02.06.2025
CHP Genel Başkan Yardımcısı Aylin Nazlıaka, MHRS’den jinekoloji bölümüne randevu almak istendiğinde kadının medeni haline bakılmasına tepki göstererek, “Bu uygulama hem insan haklarına hem de tıp etiğine aykırı, derin bir ayrımcılığın göstergesidir. Sağlık hizmetine erişimi medeni duruma göre sınırlayan bu uygulama, kadınların mahremiyetine, özerkliğine ve temel haklarına açık bir müdahaledir” dedi.
CHP Genel Başkan Yardımcısı Aylin Nazlıaka, Merkezi Hasta Randevu Sistemi üzerinden (MHRS) Jinekoloji (kadın hastalıkları ve doğum) bölümüne randevu almak isteyenlerin, randevu sekmesine tıkladıklarında “25 yaş altı evli, 25 yaş üstü tüm kadınlara (gebelik harici) bakılmaktadır” ifadesiyle karşı karşıya kaldığı haberlerine ilişkin yazılı basın açıklaması yayımladı. Nazlıaka, şunları kaydetti:
“Bu uygulama hem insan haklarına hem de tıp etiğine aykırı, derin bir ayrımcılığın göstergesidir. Sağlık hizmetine erişimi medeni duruma göre sınırlayan bu uygulama, kadınların mahremiyetine, özerkliğine ve temel haklarına açık bir müdahaledir.
“Herkesin sağlık hizmetlerinden eşit ve ayrım gözetmeksizin yararlanma hakkı, Anayasa’da güvence altındadır”
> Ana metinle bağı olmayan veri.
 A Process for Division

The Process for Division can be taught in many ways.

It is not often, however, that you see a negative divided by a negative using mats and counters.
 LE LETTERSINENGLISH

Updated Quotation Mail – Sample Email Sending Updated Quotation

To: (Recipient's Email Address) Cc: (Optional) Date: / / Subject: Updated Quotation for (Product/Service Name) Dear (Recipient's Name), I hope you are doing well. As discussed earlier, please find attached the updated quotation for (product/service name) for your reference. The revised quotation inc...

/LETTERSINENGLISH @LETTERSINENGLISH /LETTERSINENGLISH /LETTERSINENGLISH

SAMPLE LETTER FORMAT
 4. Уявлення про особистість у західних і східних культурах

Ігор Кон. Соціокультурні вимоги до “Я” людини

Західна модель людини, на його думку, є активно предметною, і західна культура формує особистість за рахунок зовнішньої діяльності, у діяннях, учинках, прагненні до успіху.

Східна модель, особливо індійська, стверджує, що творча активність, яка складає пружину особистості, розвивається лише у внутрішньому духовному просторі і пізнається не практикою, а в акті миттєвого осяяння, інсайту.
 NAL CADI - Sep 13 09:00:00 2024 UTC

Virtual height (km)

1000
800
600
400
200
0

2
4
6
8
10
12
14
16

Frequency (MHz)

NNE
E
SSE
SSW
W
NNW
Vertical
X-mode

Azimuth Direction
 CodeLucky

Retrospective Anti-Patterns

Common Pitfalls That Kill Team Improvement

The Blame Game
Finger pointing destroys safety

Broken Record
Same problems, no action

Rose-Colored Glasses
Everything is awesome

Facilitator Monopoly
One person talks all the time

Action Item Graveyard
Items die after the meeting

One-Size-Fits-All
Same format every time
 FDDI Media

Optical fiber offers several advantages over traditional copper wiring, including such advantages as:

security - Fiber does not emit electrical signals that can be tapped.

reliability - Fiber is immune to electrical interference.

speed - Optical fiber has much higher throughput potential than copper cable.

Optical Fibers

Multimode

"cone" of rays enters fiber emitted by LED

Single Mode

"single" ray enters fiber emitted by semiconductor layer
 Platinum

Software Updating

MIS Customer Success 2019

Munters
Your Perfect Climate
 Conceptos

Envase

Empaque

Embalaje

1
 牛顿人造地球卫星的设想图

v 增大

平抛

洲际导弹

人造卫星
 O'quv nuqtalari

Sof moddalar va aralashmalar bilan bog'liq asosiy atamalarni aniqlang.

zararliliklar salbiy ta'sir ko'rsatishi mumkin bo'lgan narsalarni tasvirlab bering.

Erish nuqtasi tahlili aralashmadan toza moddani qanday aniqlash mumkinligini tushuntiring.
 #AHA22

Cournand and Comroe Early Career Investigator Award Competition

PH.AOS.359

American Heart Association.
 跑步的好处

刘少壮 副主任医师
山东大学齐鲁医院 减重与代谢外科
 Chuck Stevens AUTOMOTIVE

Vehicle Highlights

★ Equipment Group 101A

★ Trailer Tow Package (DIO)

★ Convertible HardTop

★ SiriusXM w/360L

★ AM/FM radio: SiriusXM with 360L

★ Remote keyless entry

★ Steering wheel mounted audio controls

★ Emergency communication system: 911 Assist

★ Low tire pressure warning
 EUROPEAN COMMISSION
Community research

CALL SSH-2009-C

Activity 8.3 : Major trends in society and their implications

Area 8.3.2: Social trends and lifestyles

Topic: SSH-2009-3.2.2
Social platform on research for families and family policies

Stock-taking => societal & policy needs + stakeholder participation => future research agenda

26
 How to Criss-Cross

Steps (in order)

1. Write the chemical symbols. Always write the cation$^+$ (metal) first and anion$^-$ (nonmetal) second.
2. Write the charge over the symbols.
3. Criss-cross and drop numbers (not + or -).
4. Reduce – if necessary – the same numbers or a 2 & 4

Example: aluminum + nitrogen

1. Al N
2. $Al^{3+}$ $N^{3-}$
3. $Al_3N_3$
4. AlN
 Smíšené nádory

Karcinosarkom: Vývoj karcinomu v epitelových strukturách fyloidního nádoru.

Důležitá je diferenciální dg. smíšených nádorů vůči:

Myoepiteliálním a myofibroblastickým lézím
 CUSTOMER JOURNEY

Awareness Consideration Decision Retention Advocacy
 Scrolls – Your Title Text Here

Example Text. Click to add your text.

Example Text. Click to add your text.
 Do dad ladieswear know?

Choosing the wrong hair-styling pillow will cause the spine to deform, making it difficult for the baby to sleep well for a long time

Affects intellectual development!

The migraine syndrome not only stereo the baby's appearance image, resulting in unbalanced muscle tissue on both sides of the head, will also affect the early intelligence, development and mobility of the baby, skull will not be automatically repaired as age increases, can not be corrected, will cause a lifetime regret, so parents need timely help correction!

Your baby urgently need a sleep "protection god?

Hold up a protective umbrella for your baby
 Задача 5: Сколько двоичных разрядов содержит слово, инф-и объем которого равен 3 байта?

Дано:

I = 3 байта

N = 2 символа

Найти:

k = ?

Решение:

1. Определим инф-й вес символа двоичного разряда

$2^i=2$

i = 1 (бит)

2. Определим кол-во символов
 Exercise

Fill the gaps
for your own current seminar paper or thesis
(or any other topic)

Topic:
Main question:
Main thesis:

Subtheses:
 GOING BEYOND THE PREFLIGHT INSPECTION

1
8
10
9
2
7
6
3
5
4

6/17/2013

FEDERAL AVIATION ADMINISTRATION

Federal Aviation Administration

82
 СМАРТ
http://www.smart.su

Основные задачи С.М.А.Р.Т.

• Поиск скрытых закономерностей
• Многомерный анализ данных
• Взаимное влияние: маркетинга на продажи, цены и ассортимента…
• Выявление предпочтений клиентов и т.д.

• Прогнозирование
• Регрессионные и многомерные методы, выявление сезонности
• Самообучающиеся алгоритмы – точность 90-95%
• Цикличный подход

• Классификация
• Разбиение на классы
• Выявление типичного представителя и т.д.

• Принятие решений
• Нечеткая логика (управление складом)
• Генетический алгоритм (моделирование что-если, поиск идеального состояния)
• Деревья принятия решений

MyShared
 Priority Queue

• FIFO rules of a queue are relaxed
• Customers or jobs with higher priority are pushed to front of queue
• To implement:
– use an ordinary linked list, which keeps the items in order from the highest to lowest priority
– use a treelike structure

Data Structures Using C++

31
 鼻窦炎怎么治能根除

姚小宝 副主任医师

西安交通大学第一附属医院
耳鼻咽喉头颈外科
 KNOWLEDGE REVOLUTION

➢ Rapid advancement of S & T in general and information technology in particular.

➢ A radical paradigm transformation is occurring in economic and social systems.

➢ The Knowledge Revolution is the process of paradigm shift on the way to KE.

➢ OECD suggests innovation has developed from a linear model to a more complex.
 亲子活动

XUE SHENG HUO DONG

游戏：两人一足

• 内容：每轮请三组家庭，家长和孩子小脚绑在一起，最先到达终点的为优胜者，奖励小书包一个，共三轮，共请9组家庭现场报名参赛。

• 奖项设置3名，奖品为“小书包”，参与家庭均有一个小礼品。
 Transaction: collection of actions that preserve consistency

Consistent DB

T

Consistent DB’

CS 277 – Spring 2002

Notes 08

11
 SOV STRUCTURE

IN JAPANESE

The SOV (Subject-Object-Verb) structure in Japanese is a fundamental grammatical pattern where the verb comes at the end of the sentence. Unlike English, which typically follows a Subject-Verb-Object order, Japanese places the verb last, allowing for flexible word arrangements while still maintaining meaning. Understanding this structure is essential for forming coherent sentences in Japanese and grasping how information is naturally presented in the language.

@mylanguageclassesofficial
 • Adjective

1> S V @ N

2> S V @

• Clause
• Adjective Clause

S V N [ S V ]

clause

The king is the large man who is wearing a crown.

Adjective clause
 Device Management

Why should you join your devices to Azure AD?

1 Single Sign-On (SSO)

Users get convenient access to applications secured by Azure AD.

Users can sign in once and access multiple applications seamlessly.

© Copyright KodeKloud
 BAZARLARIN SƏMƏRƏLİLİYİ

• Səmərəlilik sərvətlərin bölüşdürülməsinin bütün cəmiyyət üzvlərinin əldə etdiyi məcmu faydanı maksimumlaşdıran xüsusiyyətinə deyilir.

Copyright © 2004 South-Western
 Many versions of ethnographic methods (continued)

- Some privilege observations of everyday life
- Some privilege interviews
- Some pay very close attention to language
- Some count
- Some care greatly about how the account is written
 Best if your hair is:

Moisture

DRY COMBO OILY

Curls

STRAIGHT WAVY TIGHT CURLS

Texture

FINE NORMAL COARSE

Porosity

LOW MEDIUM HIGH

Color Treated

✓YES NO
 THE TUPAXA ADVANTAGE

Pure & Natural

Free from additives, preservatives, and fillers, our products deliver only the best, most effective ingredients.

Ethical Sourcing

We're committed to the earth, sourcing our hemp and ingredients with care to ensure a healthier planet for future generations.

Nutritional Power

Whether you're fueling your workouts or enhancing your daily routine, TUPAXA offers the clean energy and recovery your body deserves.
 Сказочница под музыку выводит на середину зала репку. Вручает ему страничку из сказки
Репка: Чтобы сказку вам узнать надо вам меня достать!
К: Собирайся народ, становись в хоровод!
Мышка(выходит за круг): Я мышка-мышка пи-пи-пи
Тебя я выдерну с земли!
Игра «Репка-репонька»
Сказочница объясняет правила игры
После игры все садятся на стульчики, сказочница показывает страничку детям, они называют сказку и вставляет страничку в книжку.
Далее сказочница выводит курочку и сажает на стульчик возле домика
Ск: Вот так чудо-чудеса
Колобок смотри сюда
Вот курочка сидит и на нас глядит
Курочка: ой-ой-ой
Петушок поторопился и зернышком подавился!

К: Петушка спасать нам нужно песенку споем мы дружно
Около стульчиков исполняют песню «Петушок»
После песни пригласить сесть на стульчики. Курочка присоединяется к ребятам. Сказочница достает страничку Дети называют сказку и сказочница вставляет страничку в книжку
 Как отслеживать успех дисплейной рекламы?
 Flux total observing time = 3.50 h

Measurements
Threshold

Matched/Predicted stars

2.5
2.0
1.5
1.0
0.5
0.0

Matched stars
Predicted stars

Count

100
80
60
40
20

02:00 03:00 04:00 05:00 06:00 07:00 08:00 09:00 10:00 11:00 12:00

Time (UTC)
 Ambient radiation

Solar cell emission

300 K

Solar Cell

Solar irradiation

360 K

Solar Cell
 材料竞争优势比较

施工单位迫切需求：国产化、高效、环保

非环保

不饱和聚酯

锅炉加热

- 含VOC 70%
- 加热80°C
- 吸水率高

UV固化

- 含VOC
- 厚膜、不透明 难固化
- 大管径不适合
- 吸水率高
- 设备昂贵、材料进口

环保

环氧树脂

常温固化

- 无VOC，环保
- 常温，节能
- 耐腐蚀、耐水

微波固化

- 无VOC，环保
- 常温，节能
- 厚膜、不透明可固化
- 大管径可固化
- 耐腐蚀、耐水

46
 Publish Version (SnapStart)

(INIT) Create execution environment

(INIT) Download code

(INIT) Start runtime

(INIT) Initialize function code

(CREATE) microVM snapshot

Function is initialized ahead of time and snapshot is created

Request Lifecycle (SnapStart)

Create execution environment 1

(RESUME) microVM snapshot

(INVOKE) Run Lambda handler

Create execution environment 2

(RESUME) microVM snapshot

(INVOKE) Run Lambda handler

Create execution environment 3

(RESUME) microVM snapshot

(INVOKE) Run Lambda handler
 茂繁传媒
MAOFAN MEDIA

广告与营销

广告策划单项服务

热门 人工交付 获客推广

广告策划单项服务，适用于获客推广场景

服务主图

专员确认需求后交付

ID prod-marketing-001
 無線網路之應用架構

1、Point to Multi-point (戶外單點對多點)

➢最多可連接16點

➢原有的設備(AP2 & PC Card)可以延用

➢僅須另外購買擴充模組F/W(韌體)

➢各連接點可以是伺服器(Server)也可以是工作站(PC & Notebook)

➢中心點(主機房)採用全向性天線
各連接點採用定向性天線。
Sağlık Bakanlığı'nın kamuoyuna yaptığı açıklama, uygulamanın ‘açıklayıcı bilgi’ olduğunu öne sürse de gerçekte bu ifade kadınların medeni hali üzerinden sağlık hizmeti almasını engellemektedir. Herkesin sağlık hizmetlerinden eşit ve ayrım gözetmeksizin yararlanma hakkı, Anayasa’nın 56. maddesi ile güvence altındadır. Türkiye'nin taraf olduğu uluslararası sözleşmeler, başta Kadına Karşı Her Türlü Ayrımcılığın Ortadan Kaldırılması Sözleşmesi (CEDAW) ve İnsan Hakları Evrensel Bildirgesi olmak üzere kadınların sağlık hakkına erişimini temel bir hak olarak tanımlar.
"Bu durum toplumdaki mevcut toplumsal cinsiyet eşitsizliğini daha da derinleştirmektedir"
Evlilik şartı gibi keyfi ve bilimsel dayanağı olmayan düzenlemeler, hem yasal güvence altındaki sağlık hakkını gasp etmekte hem de kadınları damgalayıcı ve dışlayıcı bir yaklaşıma maruz bırakmaktadır. Hekimle hasta arasında kurulması gereken güven ilişkisi daha randevu aşamasında zedelenmekte; özellikle genç kadınlar bu ifadeler nedeniyle sağlık hizmeti almaktan çekinmektedir. Bu durum toplumdaki mevcut toplumsal cinsiyet eşitsizliğini daha da derinleştirmekte, kadınların bedenleri üzerinde söz hakkı sahibi olma mücadelesine yeni bir darbe vurmaktadır.
"Sağlık Bakanı bu skandal uygulamanın siyasi ve etik sorumluluğunu almalı, derhal istifa etmelidir"
Anayasa’ya, uluslararası insan hakları belgelerine ve tıbbi etik ilkelere tamamen aykırı olan bu uygulamanın derhal sonlandırılması gerekmektedir. Kadınları medeni haline göre sınıflandıran, ayrımcılığı kurumsallaştıran bu anlayış, hiçbir demokratik devlet anlayışında kabul edilemez. Sağlık Bakanı bu skandal uygulamanın siyasi ve etik sorumluluğunu almalı, derhal istifa etmelidir. Kadınların sağlık hakkı, pazarlık konusu yapılamaz; iktidarın görevi, bu hakkı güvence altına almak ve eşit şekilde sunmaktır.
Bizler, bu ayrımcı uygulamanın takipçisi olmaya, kadınların haklarını savunmaya devam edeceğiz. Çünkü sağlık, herkesin hakkıdır; istisnasız, ayrım yapmadan!”